_Activity_
Quote the entries below from the line with "common name: african bush elephant" through the line with "category: aspidoscelis species", both ends included, and only those lines.

==== Provided data

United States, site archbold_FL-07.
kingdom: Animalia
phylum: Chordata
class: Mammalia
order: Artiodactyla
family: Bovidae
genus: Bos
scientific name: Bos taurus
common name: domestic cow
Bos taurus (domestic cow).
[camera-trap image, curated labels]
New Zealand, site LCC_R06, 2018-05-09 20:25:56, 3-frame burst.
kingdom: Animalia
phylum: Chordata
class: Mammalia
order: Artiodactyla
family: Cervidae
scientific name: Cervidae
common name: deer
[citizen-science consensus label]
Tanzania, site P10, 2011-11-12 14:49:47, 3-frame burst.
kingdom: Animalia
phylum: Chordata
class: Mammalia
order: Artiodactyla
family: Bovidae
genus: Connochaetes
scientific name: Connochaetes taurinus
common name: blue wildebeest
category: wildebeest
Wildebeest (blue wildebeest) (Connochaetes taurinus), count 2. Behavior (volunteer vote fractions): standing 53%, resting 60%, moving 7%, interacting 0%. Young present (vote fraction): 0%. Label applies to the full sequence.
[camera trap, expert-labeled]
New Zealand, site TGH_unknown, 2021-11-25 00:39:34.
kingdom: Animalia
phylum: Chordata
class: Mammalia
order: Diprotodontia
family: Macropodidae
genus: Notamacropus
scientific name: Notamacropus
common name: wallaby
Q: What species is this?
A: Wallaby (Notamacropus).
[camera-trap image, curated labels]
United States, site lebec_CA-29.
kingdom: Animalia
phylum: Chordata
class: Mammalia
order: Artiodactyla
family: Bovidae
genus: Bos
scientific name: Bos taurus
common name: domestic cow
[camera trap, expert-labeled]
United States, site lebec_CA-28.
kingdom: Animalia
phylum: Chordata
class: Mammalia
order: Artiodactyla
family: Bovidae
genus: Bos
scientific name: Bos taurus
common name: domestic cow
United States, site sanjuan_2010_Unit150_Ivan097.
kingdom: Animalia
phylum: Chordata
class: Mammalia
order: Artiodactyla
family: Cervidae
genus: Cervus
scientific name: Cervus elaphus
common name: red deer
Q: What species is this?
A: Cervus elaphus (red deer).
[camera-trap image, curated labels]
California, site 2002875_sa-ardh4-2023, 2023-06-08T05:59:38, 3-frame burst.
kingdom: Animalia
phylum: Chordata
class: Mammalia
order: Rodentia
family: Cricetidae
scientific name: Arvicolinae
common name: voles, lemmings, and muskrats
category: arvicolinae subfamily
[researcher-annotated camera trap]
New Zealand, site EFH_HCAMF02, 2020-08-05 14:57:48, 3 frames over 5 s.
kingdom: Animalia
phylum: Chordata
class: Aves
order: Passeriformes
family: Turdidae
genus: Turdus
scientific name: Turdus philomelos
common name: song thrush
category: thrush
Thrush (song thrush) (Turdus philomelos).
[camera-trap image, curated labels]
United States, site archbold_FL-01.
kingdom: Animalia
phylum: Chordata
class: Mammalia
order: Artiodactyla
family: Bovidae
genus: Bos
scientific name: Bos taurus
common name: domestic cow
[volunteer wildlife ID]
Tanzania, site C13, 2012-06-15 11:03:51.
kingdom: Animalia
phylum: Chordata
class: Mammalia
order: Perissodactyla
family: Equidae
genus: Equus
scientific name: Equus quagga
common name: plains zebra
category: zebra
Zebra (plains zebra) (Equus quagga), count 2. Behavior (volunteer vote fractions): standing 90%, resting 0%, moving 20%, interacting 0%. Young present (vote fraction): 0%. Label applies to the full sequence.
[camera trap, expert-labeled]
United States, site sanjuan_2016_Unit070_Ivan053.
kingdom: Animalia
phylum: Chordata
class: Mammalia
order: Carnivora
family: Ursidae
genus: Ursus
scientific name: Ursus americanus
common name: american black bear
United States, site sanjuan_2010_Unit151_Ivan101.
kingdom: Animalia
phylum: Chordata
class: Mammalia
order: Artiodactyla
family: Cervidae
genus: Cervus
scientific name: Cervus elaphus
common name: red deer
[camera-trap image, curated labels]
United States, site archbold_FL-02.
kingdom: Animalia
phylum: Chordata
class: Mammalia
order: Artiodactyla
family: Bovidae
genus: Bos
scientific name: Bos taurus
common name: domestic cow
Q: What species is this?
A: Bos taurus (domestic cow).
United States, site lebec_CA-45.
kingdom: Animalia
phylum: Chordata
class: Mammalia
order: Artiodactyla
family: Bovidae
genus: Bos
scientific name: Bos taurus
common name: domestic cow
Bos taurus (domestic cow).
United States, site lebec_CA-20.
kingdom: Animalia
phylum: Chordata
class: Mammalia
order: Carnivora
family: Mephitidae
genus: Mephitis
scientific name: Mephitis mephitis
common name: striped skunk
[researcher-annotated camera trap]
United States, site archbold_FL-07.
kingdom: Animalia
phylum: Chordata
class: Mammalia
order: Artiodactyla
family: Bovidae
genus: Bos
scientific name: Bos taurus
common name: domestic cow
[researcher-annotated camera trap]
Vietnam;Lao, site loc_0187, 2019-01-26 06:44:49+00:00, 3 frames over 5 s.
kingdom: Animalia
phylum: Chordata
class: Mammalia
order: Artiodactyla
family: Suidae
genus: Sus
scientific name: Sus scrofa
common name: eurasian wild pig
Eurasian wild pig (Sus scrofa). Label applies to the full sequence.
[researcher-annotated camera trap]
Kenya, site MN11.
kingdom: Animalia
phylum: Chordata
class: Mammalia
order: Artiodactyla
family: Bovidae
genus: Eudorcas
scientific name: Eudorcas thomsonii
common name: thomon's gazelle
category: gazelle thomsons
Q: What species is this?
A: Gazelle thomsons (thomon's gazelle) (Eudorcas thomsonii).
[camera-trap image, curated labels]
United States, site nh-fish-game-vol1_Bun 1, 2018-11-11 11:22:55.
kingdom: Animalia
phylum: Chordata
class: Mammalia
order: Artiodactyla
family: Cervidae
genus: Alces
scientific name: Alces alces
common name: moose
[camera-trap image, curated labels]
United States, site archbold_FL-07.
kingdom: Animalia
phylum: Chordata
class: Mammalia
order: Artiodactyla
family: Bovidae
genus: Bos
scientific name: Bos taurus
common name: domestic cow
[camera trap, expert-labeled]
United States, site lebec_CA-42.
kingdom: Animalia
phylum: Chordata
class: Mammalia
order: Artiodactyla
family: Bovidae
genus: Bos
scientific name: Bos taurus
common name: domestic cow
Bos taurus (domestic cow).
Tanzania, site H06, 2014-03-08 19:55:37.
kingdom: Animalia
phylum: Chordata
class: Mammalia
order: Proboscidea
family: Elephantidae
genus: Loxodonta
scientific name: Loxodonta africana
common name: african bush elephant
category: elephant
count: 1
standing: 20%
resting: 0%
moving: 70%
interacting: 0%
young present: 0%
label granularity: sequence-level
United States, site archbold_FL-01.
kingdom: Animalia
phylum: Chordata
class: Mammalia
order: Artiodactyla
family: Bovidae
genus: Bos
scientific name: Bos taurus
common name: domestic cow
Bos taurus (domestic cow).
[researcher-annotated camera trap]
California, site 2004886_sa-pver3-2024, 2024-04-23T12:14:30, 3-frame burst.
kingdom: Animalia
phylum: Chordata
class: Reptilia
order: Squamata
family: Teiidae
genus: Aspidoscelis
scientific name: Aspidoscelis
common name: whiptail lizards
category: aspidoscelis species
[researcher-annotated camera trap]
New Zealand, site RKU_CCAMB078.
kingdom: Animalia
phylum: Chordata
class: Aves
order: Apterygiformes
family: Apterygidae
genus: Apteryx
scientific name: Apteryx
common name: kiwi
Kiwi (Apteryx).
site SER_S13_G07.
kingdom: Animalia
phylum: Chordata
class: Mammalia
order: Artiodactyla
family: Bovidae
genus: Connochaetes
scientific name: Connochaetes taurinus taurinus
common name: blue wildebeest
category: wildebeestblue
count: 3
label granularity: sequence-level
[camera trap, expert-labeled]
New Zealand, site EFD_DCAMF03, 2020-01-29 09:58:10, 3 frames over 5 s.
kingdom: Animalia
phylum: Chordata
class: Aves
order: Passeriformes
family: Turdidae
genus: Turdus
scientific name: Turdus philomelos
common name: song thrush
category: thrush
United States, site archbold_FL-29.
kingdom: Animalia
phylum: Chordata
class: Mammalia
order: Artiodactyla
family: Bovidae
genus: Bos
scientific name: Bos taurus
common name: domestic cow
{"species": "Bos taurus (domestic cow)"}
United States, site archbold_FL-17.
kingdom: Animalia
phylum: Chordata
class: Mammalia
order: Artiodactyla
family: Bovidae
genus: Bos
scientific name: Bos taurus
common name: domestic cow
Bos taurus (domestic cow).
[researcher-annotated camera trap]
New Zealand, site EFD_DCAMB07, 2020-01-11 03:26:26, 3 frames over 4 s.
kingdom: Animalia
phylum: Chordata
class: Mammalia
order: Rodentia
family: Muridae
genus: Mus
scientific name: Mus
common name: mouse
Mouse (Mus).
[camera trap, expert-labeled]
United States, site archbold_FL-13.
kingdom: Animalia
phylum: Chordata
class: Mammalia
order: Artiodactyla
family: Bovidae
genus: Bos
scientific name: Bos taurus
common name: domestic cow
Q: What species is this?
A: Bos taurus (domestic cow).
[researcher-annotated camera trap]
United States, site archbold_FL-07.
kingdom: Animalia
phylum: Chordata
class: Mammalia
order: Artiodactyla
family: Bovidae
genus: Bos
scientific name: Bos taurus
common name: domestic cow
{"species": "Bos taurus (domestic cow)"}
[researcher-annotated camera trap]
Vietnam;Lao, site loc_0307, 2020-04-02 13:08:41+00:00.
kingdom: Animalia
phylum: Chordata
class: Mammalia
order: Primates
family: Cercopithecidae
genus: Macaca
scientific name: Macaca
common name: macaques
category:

========

_Worked solution_
common name: african bush elephant
category: elephant
count: 1
standing: 20%
resting: 0%
moving: 70%
interacting: 0%
young present: 0%
label granularity: sequence-level
United States, site archbold_FL-01.
kingdom: Animalia
phylum: Chordata
class: Mammalia
order: Artiodactyla
family: Bovidae
genus: Bos
scientific name: Bos taurus
common name: domestic cow
Bos taurus (domestic cow).
[researcher-annotated camera trap]
California, site 2004886_sa-pver3-2024, 2024-04-23T12:14:30, 3-frame burst.
kingdom: Animalia
phylum: Chordata
class: Reptilia
order: Squamata
family: Teiidae
genus: Aspidoscelis
scientific name: Aspidoscelis
common name: whiptail lizards
category: aspidoscelis species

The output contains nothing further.